In the past week I feel like I’ve said more stupid and inconsiderate things than ever before. The worst thing, luckily, was just something that just came out wrong. The others were just not nice and I increasingly regretted them. When I was a kid, I can remember my father instructing me to think before I speak. I still don’t, at least, I spend more time wishing I could take things back than I’d like. It is a source of anxiety for me, and I need to eliminate as many of those as I can. The anxiety is often caused by the though of someone finding out what I’d said. Whether it’s the person I said it about, or someone that would be aghast that I said something of the sort. Solution: don’t say things you wouldn’t want everyone to know. Simple.

Unfortunately, I’m not a social genius. As I am sure is true for many, I know my motivation is not a malicious one. It’s the one that struggles to be liked and takes the wrong means to get there.
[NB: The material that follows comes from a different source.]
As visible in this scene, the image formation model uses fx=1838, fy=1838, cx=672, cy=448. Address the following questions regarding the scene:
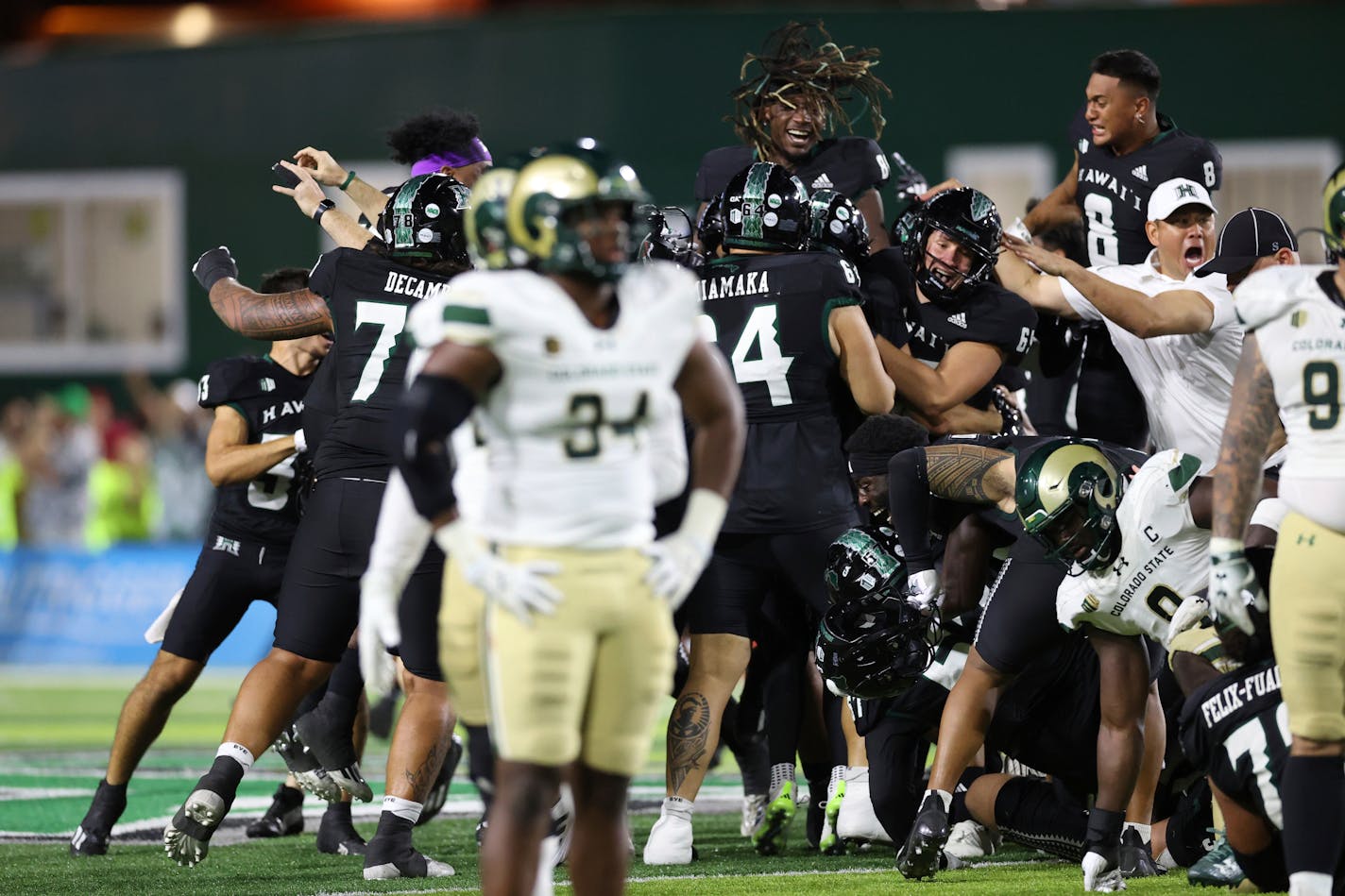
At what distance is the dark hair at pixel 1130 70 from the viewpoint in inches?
278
I was inspired the other day by a post on Work Happy Now entitled Create the Work Atmosphere You Want. For me this post can be applied to all social situations, not just for interacting with coworkers. I want to take a more active role in conversation, rather than waiting until I can submit my experience to the story, as I so often always do. I want to be a better listener, to ask more questions to bring people out, and to remember their answers. This is how to get people to like you.

And for something specific, I want to stop labeling people and things as stupid. It’s a terrible adjective, and one that I cannot bear to have assigned to me, to even perceive that it’s been assigned to me or something I’ve done. I have a primal fear of being thought of as stupid. So why would I place this label on someone or something else? Awful.

This afternoon I had a brief conversation with a coworker that I don’t often get to talk to. I asked him what his plans were for the long weekend, made a joke (I’ll never be able to quell the urge to make people laugh), and didn’t tell him what my plans were. He didn’t ask, and that was OK. I felt really good when I walked away. I want more of that.